L’ouvrage est signé par Laurent Seksik (idée originale, scénario et dialogues) et David François (mise en scène, dessins et couleurs). Médecin et écrivain, le premier est un spécialiste de l’exofiction, un genre romanesque qui s’inspire de la vie de personnages réels tout en s’autorisant des digressions, des évocations de pans de vie qu’on ne retrouvera pas, par exemple, dans une biographie à la rigueur scientifique éprouvée. Quant au second, il fut le dessinateur inspiré du « Vendangeur de Paname » (Delcourt), que nous avions chroniqué avec plaisir dans ces mêmes pages BD en mai 2018.

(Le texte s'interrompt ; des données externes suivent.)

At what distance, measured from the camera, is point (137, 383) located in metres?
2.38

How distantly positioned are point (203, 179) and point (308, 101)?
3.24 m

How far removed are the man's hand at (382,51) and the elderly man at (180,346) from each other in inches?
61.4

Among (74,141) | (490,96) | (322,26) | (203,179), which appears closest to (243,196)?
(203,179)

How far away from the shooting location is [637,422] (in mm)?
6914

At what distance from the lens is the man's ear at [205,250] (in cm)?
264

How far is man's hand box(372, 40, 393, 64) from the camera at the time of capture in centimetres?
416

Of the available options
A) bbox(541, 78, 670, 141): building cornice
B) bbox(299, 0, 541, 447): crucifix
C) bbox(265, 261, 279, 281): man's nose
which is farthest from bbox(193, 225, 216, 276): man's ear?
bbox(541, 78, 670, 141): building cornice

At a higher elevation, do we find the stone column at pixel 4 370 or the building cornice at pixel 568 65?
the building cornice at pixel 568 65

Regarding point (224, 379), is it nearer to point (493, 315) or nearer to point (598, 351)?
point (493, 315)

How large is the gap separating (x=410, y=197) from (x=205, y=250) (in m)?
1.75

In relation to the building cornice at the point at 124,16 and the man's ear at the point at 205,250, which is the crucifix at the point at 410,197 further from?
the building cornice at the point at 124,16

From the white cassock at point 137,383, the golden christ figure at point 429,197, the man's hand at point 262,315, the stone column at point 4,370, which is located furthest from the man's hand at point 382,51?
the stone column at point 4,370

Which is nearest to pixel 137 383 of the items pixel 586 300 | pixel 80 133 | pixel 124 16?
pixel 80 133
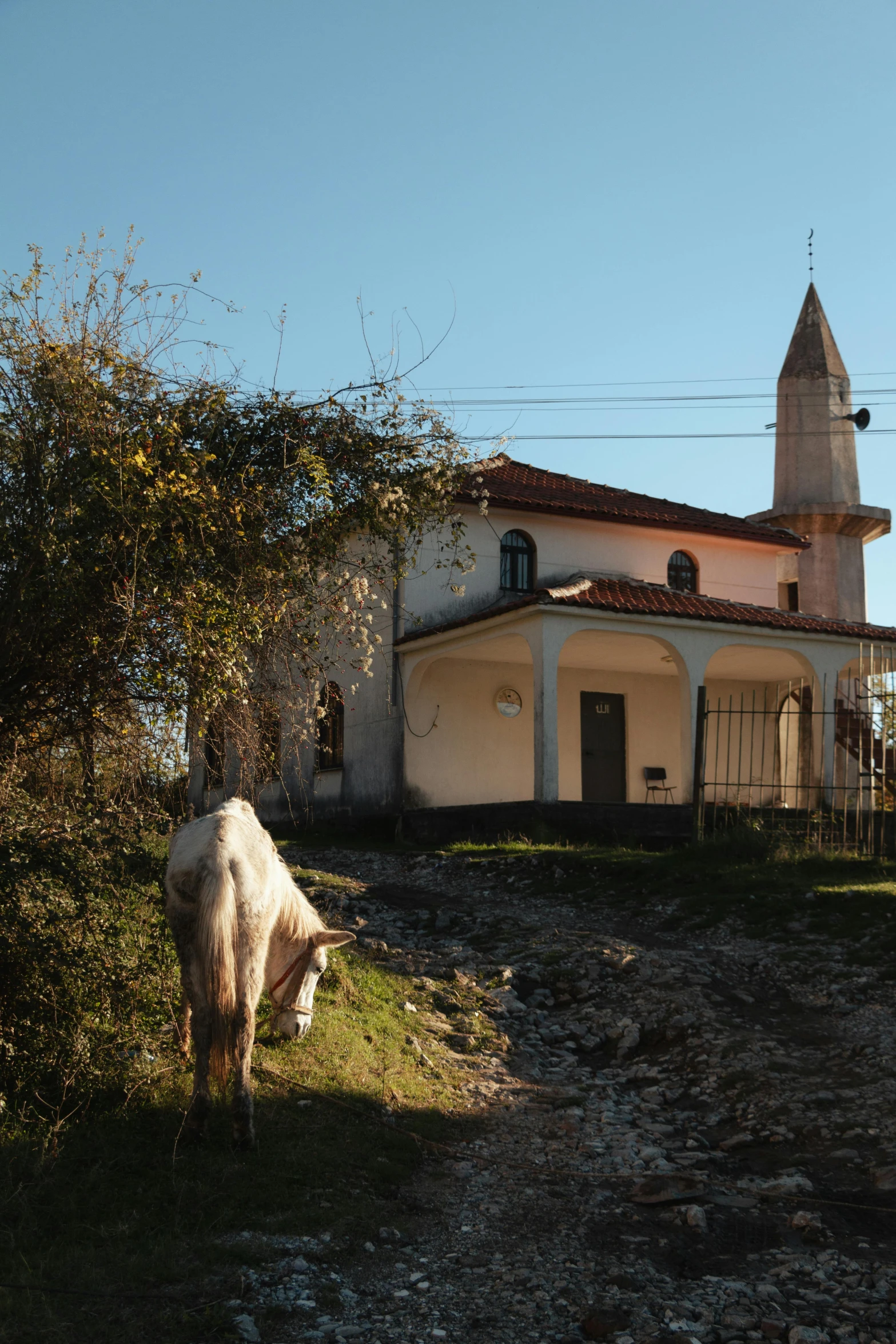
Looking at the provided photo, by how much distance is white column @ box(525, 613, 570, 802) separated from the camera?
16172mm

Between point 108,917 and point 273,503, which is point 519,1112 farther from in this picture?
point 273,503

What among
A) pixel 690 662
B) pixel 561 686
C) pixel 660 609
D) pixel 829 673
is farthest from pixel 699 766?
pixel 561 686

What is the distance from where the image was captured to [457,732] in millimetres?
19438

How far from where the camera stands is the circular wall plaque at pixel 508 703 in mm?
19906

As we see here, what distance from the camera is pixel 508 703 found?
20.0 meters

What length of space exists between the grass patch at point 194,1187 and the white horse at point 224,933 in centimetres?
28

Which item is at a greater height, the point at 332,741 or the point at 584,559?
the point at 584,559

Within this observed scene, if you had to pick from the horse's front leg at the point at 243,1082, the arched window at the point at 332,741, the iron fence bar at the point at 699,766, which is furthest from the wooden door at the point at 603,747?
the horse's front leg at the point at 243,1082

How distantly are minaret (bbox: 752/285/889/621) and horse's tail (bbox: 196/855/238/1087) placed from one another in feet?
73.0

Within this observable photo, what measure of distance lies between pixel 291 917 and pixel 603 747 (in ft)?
50.8

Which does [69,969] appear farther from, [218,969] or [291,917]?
[291,917]

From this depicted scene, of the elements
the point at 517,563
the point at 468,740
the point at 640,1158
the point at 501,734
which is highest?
the point at 517,563

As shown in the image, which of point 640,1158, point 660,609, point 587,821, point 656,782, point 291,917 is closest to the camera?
point 640,1158

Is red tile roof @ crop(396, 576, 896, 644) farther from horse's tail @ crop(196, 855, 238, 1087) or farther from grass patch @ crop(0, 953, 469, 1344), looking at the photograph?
horse's tail @ crop(196, 855, 238, 1087)
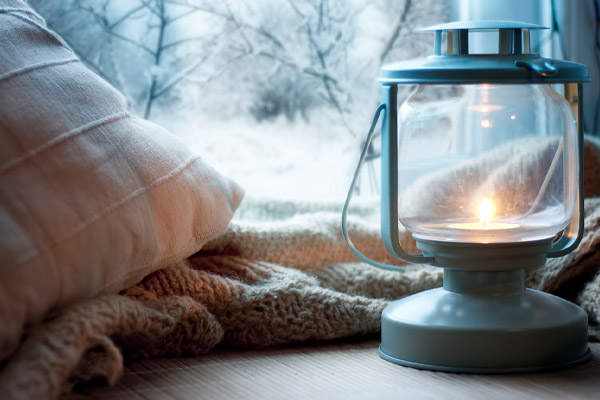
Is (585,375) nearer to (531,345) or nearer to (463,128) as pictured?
(531,345)

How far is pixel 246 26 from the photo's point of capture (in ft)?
4.15

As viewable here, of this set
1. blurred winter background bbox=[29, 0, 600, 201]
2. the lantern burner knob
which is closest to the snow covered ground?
blurred winter background bbox=[29, 0, 600, 201]

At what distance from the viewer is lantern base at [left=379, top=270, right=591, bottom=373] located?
0.81 metres

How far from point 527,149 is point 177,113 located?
0.54 m

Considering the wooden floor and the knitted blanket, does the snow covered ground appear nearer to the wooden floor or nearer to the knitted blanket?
the knitted blanket

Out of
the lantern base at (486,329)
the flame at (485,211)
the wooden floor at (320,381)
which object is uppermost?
the flame at (485,211)

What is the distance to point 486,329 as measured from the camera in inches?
31.8

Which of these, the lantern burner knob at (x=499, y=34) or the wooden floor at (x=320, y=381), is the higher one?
the lantern burner knob at (x=499, y=34)

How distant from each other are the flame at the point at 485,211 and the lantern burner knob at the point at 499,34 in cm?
17

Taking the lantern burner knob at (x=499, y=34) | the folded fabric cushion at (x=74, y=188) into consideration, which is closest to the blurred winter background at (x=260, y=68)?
the folded fabric cushion at (x=74, y=188)

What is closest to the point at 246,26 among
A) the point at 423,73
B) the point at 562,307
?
the point at 423,73

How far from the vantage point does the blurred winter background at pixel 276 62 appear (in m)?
1.23

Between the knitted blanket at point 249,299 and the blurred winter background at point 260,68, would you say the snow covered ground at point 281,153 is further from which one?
the knitted blanket at point 249,299

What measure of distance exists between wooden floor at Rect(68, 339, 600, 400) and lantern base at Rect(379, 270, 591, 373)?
14 mm
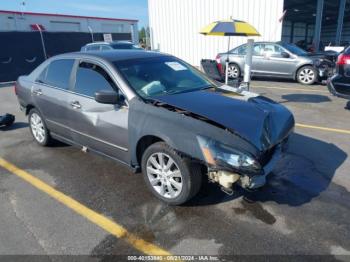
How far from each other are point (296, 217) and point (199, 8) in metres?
16.4

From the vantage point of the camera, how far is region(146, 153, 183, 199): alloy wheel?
123 inches

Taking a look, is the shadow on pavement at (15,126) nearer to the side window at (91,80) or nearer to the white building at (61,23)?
the side window at (91,80)

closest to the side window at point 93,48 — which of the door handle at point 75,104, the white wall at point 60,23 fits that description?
the door handle at point 75,104

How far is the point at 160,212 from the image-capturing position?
3172 millimetres

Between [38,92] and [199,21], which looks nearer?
[38,92]

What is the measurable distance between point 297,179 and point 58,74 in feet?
12.1

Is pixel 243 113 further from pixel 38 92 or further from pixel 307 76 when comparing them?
pixel 307 76

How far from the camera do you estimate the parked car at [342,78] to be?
6.62m

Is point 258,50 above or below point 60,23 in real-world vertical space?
below

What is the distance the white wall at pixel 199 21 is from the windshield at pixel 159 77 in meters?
12.1

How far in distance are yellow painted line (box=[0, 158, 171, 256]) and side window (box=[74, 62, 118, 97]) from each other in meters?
1.29

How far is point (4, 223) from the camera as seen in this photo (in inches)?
121

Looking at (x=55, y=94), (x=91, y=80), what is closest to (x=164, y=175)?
(x=91, y=80)

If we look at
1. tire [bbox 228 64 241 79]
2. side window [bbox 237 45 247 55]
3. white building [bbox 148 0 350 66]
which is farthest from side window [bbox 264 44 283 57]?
white building [bbox 148 0 350 66]
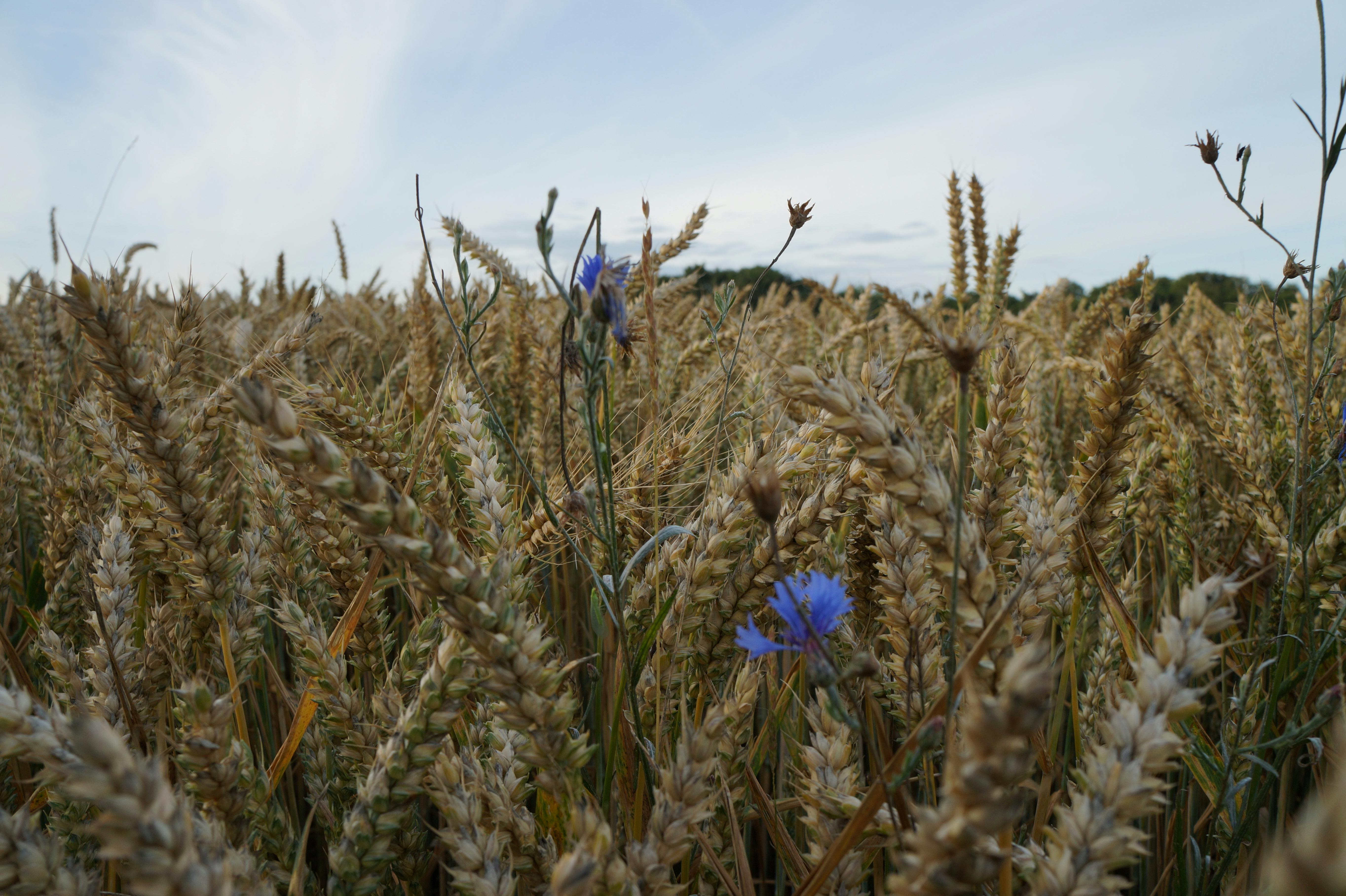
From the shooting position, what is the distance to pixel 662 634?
1008 millimetres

« Salut l’Amérique, je suis venu te conquérir » : c’est avec ces mots que le futur « Charlie » Chaplin débarque en 1912 sur le continent américain
« Salut l’Amérique, je suis venu te conquérir » : c’est avec ces mots que le futur « Charlie » Chaplin débarque en 1912 sur le continent américain. Si le succès n’est pas d’emblée au rendez-vous, le jeune comédien s’accroche. Il préfère toujours voir le verre à moitié plein. Ce qui n’est pas le cas de Stanley, son compagnon d’infortune, sensible et pleurnichard, qu’il s’efforce de tirer comme il peut vers le haut de l’affiche. Entre une nuit passée entre les bras d’une belle et les souvenirs d’un père saltimbanque ayant sombré dans l’alcool, Charles Chaplin émerge donc, rêve et s’imagine star d’Hollywood. Du reste, comment pourrait-il ne pas y croire ? Même les cartes tirées par une diseuse de bonne aventure lui prédisent une carrière extraordinaire et un avenir fortuné.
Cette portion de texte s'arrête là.